▸ TASK
Transcribe all of the material exactly. Any picture in it should be left out.

Spatial relationship records
┄┄┄┄┄┄┄┄┄┄

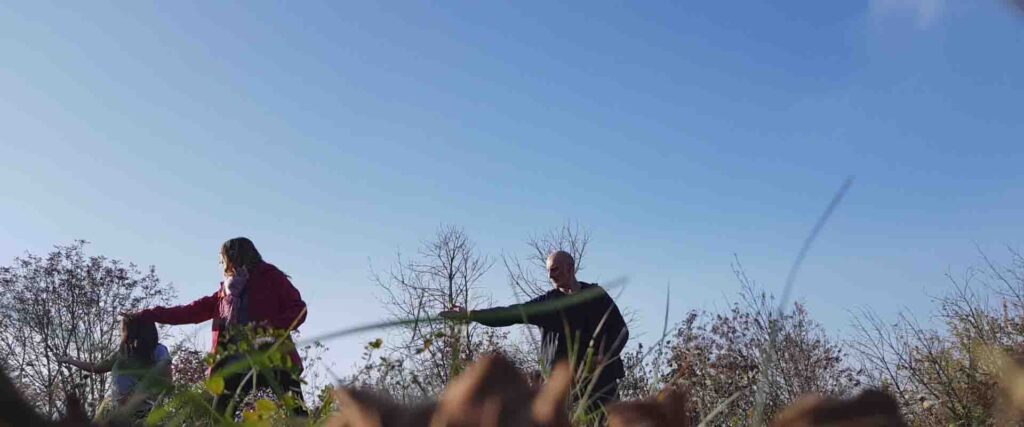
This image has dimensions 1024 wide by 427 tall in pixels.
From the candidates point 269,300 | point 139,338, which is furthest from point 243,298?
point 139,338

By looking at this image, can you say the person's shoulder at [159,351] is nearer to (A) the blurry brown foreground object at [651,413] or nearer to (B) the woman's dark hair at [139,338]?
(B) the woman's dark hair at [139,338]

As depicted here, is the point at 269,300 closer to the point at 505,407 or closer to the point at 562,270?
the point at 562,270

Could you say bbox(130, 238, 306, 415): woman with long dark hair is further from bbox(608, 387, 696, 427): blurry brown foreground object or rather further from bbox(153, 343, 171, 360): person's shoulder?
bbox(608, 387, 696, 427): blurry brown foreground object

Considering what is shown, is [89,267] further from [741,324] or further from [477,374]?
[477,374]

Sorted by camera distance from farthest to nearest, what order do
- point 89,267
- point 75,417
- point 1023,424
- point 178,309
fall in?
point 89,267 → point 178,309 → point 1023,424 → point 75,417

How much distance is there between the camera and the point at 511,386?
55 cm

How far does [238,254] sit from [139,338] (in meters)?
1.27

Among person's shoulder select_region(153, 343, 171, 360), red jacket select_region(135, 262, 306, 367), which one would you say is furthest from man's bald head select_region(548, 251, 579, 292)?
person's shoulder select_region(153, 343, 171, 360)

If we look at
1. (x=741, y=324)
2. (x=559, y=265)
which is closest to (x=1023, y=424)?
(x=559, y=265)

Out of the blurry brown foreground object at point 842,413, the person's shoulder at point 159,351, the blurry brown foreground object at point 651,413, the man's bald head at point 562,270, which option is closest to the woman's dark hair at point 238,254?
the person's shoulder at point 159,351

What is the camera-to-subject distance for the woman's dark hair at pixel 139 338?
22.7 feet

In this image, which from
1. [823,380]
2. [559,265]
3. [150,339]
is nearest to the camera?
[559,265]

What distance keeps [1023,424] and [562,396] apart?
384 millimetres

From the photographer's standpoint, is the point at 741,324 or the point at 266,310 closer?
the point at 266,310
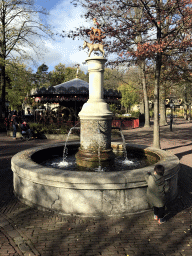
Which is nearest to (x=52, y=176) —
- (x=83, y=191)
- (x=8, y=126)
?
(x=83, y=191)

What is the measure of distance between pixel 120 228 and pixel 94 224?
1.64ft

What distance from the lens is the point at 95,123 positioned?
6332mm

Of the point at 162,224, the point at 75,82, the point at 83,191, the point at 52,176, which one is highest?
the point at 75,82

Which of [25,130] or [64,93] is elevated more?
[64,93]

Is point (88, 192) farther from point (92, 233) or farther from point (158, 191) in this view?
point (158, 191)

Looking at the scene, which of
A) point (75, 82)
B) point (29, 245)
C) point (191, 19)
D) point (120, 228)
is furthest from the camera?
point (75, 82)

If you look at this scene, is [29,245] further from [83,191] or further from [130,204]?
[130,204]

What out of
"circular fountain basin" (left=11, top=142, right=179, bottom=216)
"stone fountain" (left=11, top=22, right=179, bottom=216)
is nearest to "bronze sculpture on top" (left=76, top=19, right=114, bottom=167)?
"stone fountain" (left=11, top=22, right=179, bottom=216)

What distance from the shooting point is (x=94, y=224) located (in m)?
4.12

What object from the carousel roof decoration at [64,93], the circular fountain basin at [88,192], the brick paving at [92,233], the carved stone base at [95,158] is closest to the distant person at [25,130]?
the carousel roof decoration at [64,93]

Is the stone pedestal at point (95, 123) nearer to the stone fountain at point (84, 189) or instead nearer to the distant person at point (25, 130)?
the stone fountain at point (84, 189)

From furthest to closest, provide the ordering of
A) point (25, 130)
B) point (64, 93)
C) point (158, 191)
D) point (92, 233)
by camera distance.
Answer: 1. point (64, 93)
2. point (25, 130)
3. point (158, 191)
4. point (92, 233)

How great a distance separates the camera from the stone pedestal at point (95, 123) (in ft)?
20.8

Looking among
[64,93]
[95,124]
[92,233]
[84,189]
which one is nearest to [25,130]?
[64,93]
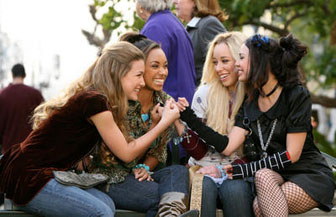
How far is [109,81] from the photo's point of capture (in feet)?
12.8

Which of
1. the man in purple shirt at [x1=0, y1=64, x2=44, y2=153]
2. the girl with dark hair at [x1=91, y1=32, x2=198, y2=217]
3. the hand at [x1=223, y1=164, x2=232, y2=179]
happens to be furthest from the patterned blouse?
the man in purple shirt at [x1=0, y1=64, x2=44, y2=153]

┄┄┄┄┄┄┄┄┄┄

▸ FULL ANSWER
This image has dimensions 1024 wide by 427 tall in pixels.
From the candidates point 269,300 | point 139,338, which is furthest from point 243,298?
point 139,338

By looking at this image, can you say the person's shoulder at [159,351] is nearer to (A) the blurry brown foreground object at [651,413] or nearer to (B) the woman's dark hair at [139,338]?
(B) the woman's dark hair at [139,338]

As depicted here, is the point at 269,300 closer to the point at 505,407 or closer to the point at 562,270?
the point at 562,270

Could you say bbox(130, 238, 306, 415): woman with long dark hair is further from bbox(608, 387, 696, 427): blurry brown foreground object or rather further from bbox(153, 343, 171, 360): person's shoulder?
bbox(608, 387, 696, 427): blurry brown foreground object

Considering what is shown, is [89,267] further from [741,324] or further from [477,374]?
[477,374]

Sorted by camera distance from farthest to nearest, what order do
- point 89,267
- point 75,417
- point 1023,424
- point 178,309
fall in?
point 89,267 → point 178,309 → point 1023,424 → point 75,417

How much distance is there between the camera and the point at 511,386?
55 cm

How far does [238,254] sit from [139,338] (in meters)?
1.27

Among person's shoulder select_region(153, 343, 171, 360), red jacket select_region(135, 262, 306, 367), which one would you say is furthest from man's bald head select_region(548, 251, 579, 292)?
person's shoulder select_region(153, 343, 171, 360)

If we look at
1. (x=741, y=324)
2. (x=559, y=265)
which is closest to (x=1023, y=424)?
(x=559, y=265)

Out of the blurry brown foreground object at point 842,413, the person's shoulder at point 159,351, the blurry brown foreground object at point 651,413, the man's bald head at point 562,270, which option is closest to the woman's dark hair at point 238,254?
the person's shoulder at point 159,351

What is the camera-to-subject distance for the woman's dark hair at pixel 139 338?
22.7 feet

In this image, which from
1. [823,380]
2. [559,265]
3. [150,339]
is nearest to the camera?
[559,265]

What distance keeps [1023,424] and [562,396] apart?
384 millimetres

From the photographer's standpoint, is the point at 741,324 or the point at 266,310 closer?
the point at 266,310
Which is nearest to (x=52, y=176) —
- (x=83, y=191)
- (x=8, y=126)
?
(x=83, y=191)

What is the measure of distance between pixel 120 228 and pixel 94 224?
1.64ft

What distance from the lens is the point at 95,123 positioned?
6332mm

Of the point at 162,224, the point at 75,82, the point at 83,191, the point at 52,176, which one is highest?
the point at 75,82

Which of [25,130] or [64,93] is elevated more?
[64,93]

Is point (88, 192) farther from point (92, 233) or farther from point (158, 191) in this view?
point (158, 191)

Looking at the scene, which of
A) point (75, 82)
B) point (29, 245)
C) point (191, 19)
D) point (120, 228)
is furthest from the camera?
point (75, 82)

If you look at this scene, is [29,245] further from [83,191] or further from [130,204]?
[130,204]

What out of
"circular fountain basin" (left=11, top=142, right=179, bottom=216)
"stone fountain" (left=11, top=22, right=179, bottom=216)
is nearest to "bronze sculpture on top" (left=76, top=19, right=114, bottom=167)?
"stone fountain" (left=11, top=22, right=179, bottom=216)

What distance from the shooting point is (x=94, y=224) located (in m)?
4.12

What object from the carousel roof decoration at [64,93], the circular fountain basin at [88,192], the brick paving at [92,233], the carved stone base at [95,158] is closest to the distant person at [25,130]?
the carousel roof decoration at [64,93]

Is the stone pedestal at point (95, 123) nearer to the stone fountain at point (84, 189) or instead nearer to the distant person at point (25, 130)?
the stone fountain at point (84, 189)

From furthest to closest, provide the ordering of
A) point (25, 130)
B) point (64, 93)
C) point (158, 191)
D) point (92, 233)
by camera distance.
Answer: 1. point (64, 93)
2. point (25, 130)
3. point (158, 191)
4. point (92, 233)

How great a distance separates the camera from the stone pedestal at point (95, 123) (in ft)?
20.8

Looking among
[64,93]
[95,124]
[92,233]
[84,189]
which one is nearest to [25,130]?
[64,93]
How far is [109,81] from the photo's point of capture (in feet)?
12.8

Which of
1. the man in purple shirt at [x1=0, y1=64, x2=44, y2=153]
2. the girl with dark hair at [x1=91, y1=32, x2=198, y2=217]
3. the hand at [x1=223, y1=164, x2=232, y2=179]
happens to be furthest from the patterned blouse?
the man in purple shirt at [x1=0, y1=64, x2=44, y2=153]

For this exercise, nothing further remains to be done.